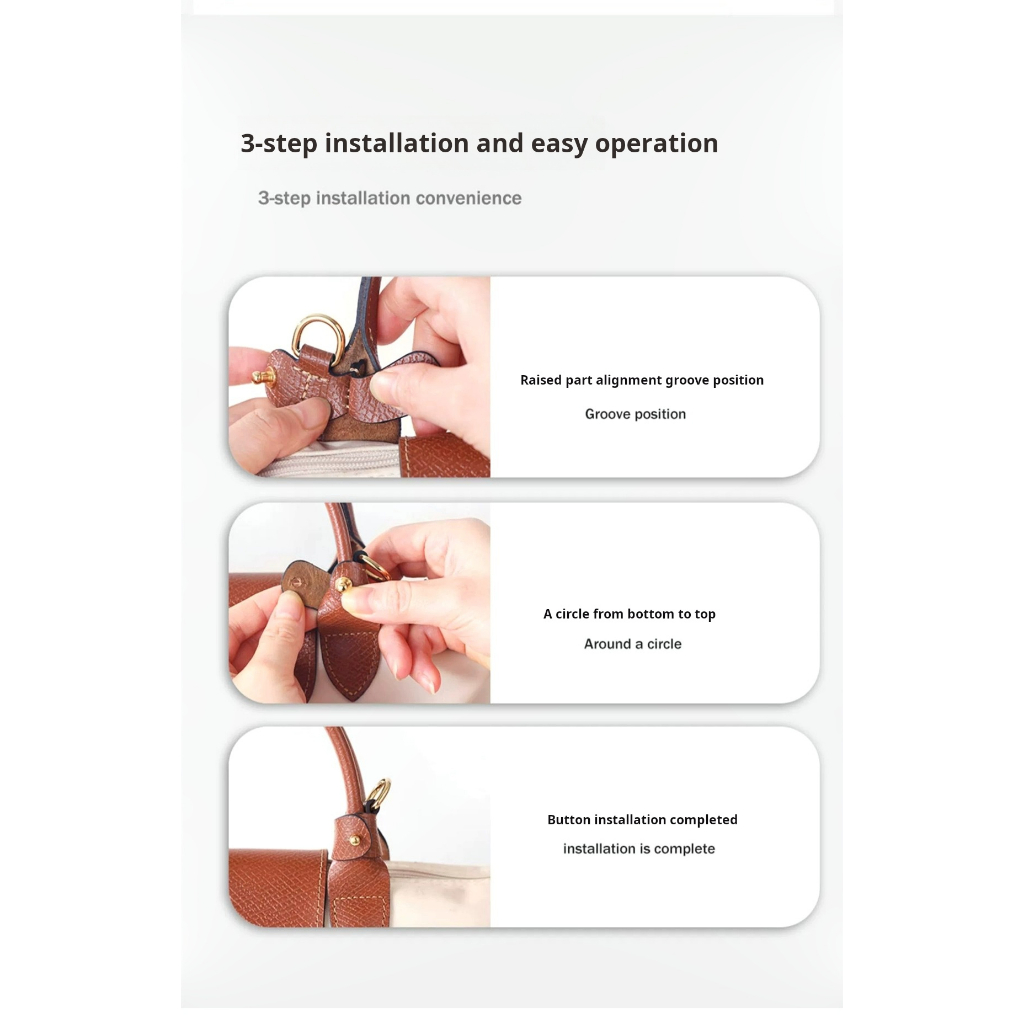 3-step installation and easy operation

3-step installation convenience

Raised part alignment groove position

Groove position

A circle from bottom to top

Around a circle

Button installation completed

installation is complete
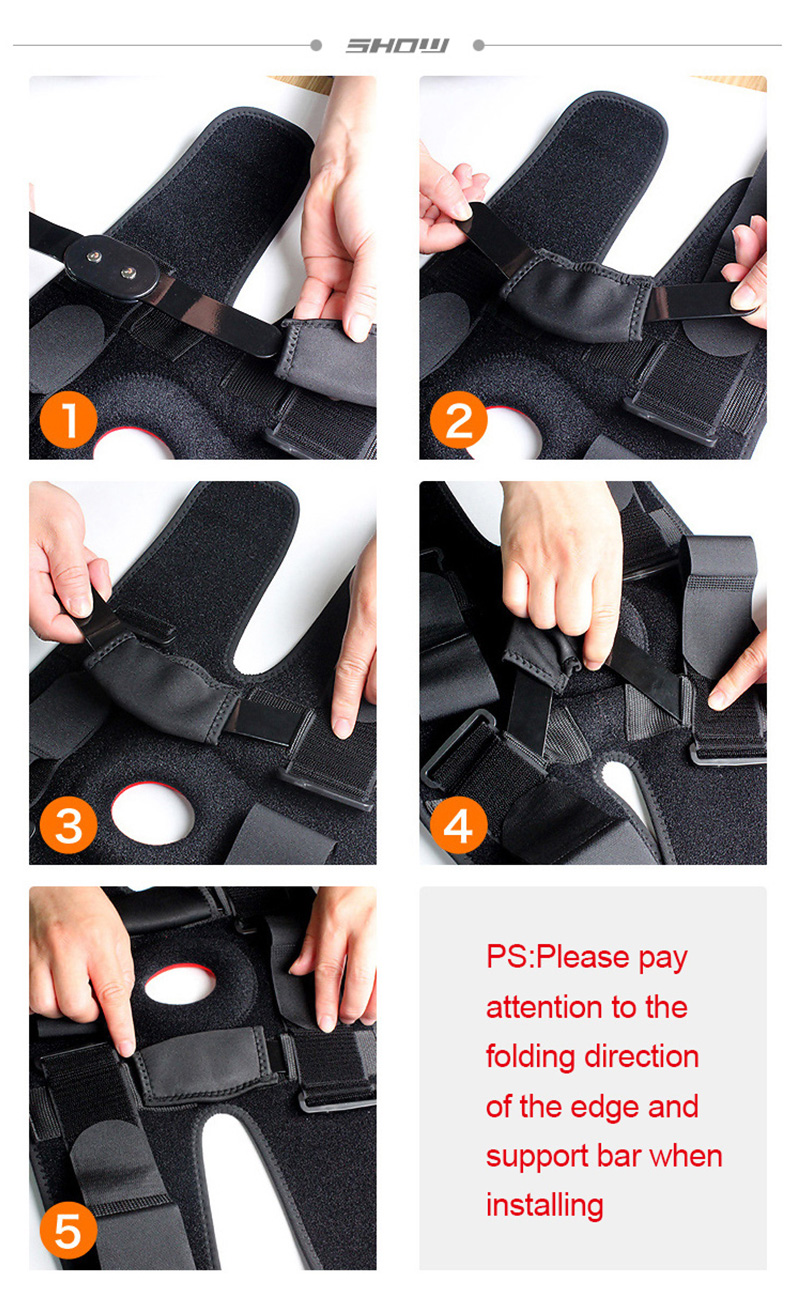 SHOW

1

2

3

4

5

PS:Please pay attention to the folding direction of the edge and support bar when installing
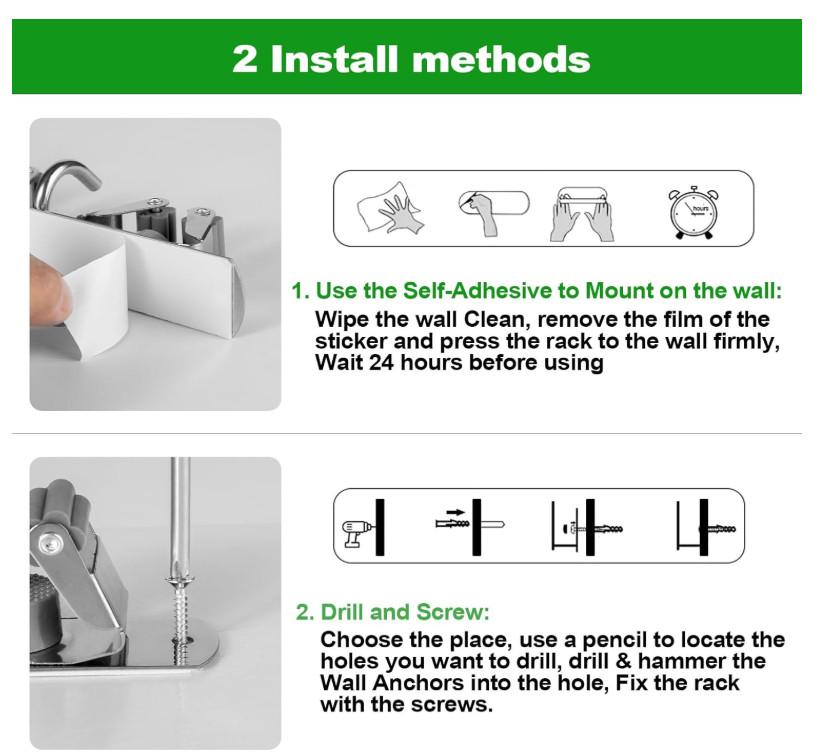 2 Install methods

hours

1. Use the Self-Adhesive to Mount on the wall:
Wipe the wall Clean, remove the film of the sticker and press the rack to the wall firmly, Wait 24 hours before using

2. Drill and Screw:
Choose the place, use a pencil to locate the holes you want to drill, drill & hammer the Wall Anchors into the hole, Fix the rack with the screws.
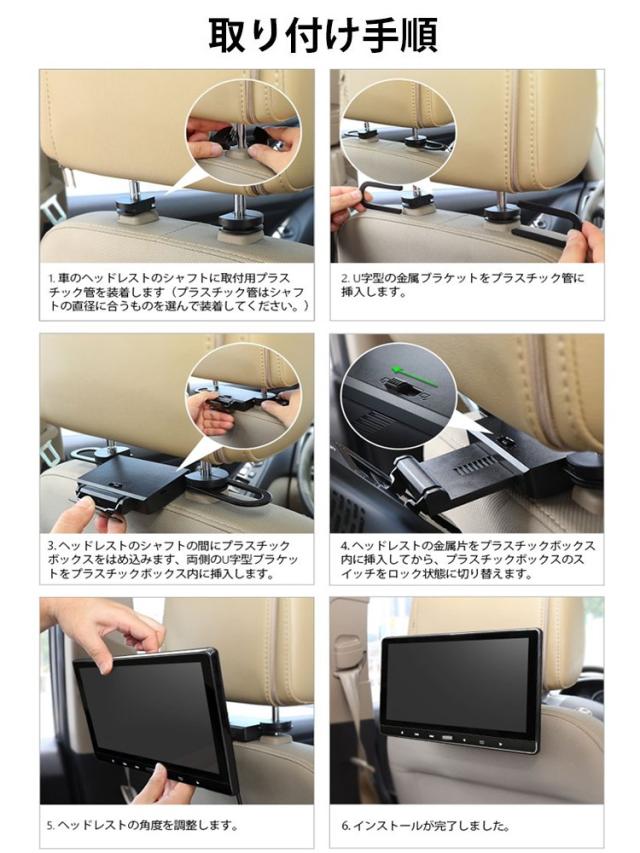 取り付け手順

1. 車のヘッドレストのシャフトに取付用プラスチック管を装着します（プラスチック管はシャフトの直径に合うものを選んで装着してください。）

2. U字型の金属ブラケットをプラスチック管に挿入します。

3. ヘッドレストのシャフトの間にプラスチックボックスをはめ込みます、両側のU字型ブラケットをプラスチックボックス内に挿入します。

4. ヘッドレストの金属片をプラスチックボックス内に挿入してから、プラスチックボックスのスイッチをロック状態に切り替えます。

5. ヘッドレストの角度を調整します。

6. インストールが完了しました。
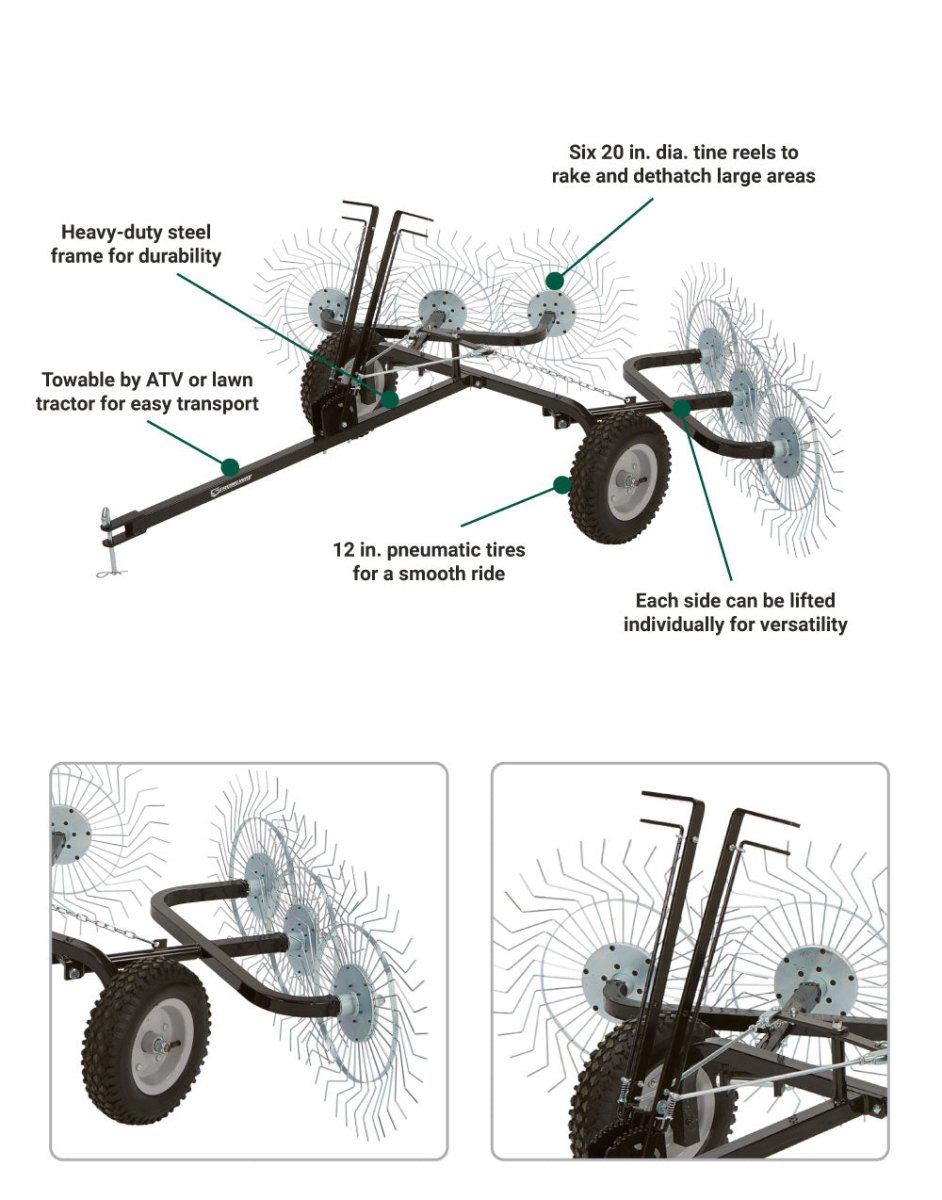 Six 20 in. dia. tine reels to rake and dethatch large areas

Heavy-duty steel frame for durability

Towable by ATV or lawn tractor for easy transport

12 in. pneumatic tires for a smooth ride

Each side can be lifted individually for versatility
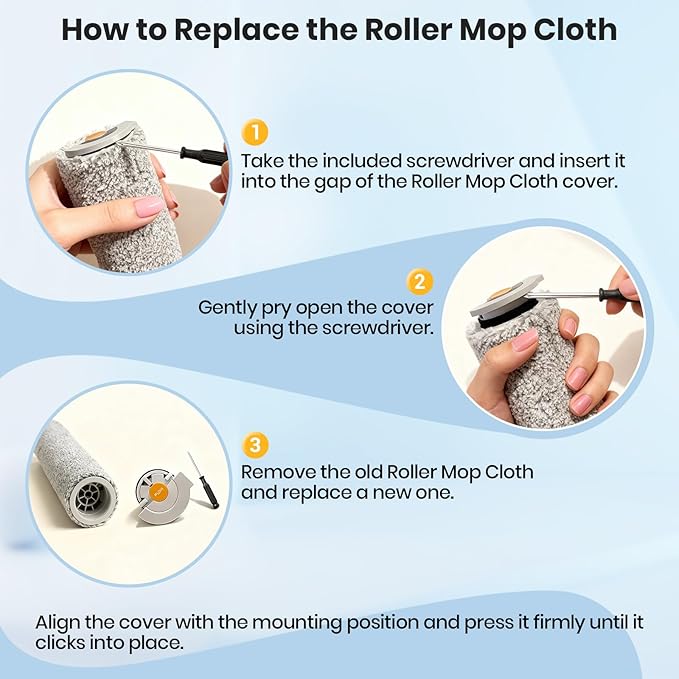 How to Replace the Roller Mop Cloth

1
Take the included screwdriver and insert it into the gap of the Roller Mop Cloth cover.

2
Gently pry open the cover using the screwdriver.

3
Remove the old Roller Mop Cloth and replace a new one.

Align the cover with the mounting position and press it firmly until it clicks into place.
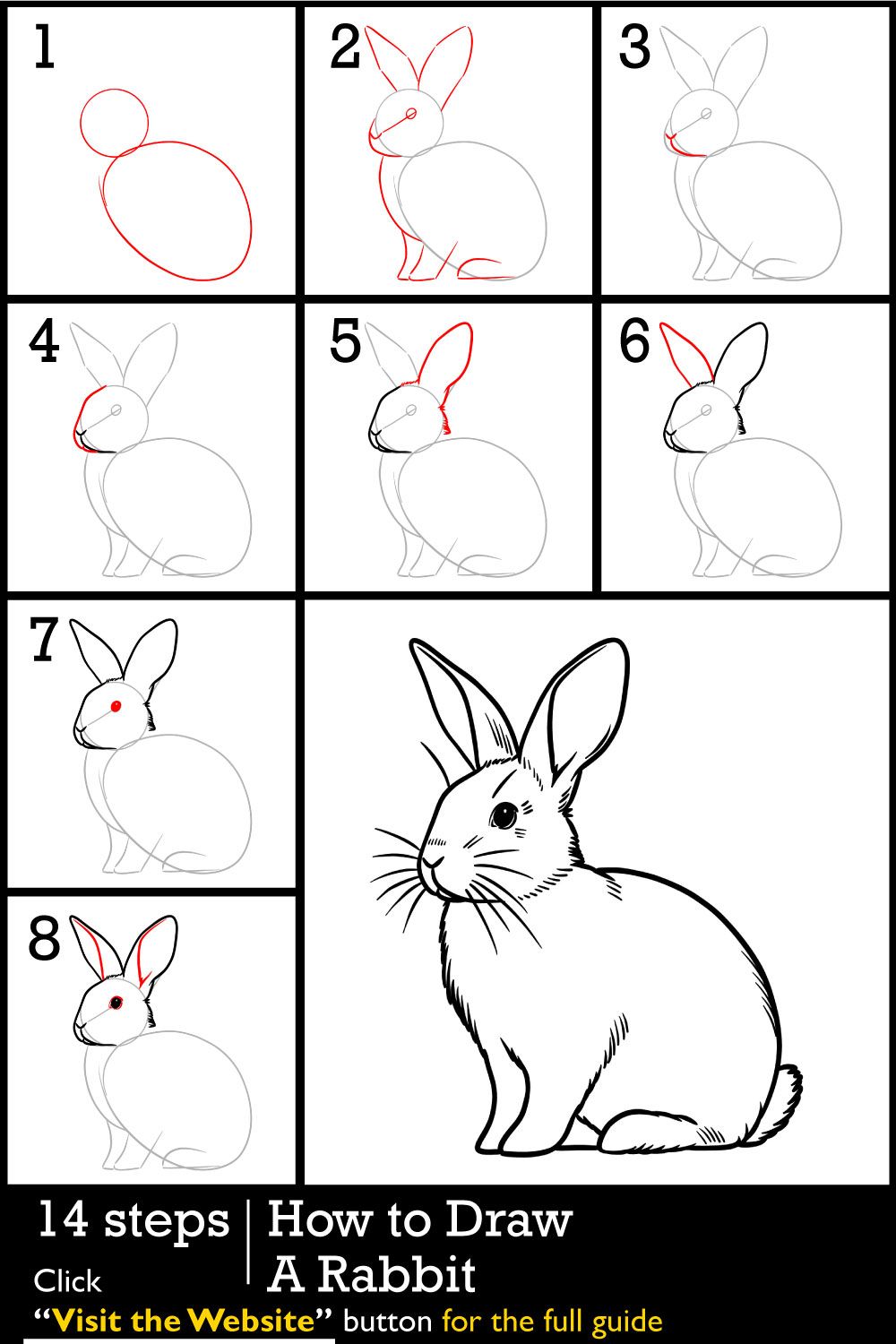 1

2

3

4

5

6

7

8

14 steps

How to Draw A Rabbit

Click

"Visit the Website" button for the full guide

════

▸ Problem: From the opening line of the listing above through the line bearing "Remove the old", repeat each line exactly. Drop every picture.

▸ Answer for this exercise:
 3-step installation and easy operation

3-step installation convenience

Raised part alignment groove position

Groove position

A circle from bottom to top

Around a circle

Button installation completed

installation is complete
 SHOW

1

2

3

4

5

PS:Please pay attention to the folding direction of the edge and support bar when installing
 2 Install methods

hours

1. Use the Self-Adhesive to Mount on the wall:
Wipe the wall Clean, remove the film of the sticker and press the rack to the wall firmly, Wait 24 hours before using

2. Drill and Screw:
Choose the place, use a pencil to locate the holes you want to drill, drill & hammer the Wall Anchors into the hole, Fix the rack with the screws.
 取り付け手順

1. 車のヘッドレストのシャフトに取付用プラスチック管を装着します（プラスチック管はシャフトの直径に合うものを選んで装着してください。）

2. U字型の金属ブラケットをプラスチック管に挿入します。

3. ヘッドレストのシャフトの間にプラスチックボックスをはめ込みます、両側のU字型ブラケットをプラスチックボックス内に挿入します。

4. ヘッドレストの金属片をプラスチックボックス内に挿入してから、プラスチックボックスのスイッチをロック状態に切り替えます。

5. ヘッドレストの角度を調整します。

6. インストールが完了しました。
 Six 20 in. dia. tine reels to rake and dethatch large areas

Heavy-duty steel frame for durability

Towable by ATV or lawn tractor for easy transport

12 in. pneumatic tires for a smooth ride

Each side can be lifted individually for versatility
 How to Replace the Roller Mop Cloth

1
Take the included screwdriver and insert it into the gap of the Roller Mop Cloth cover.

2
Gently pry open the cover using the screwdriver.

3
Remove the old Roller Mop Cloth and replace a new one.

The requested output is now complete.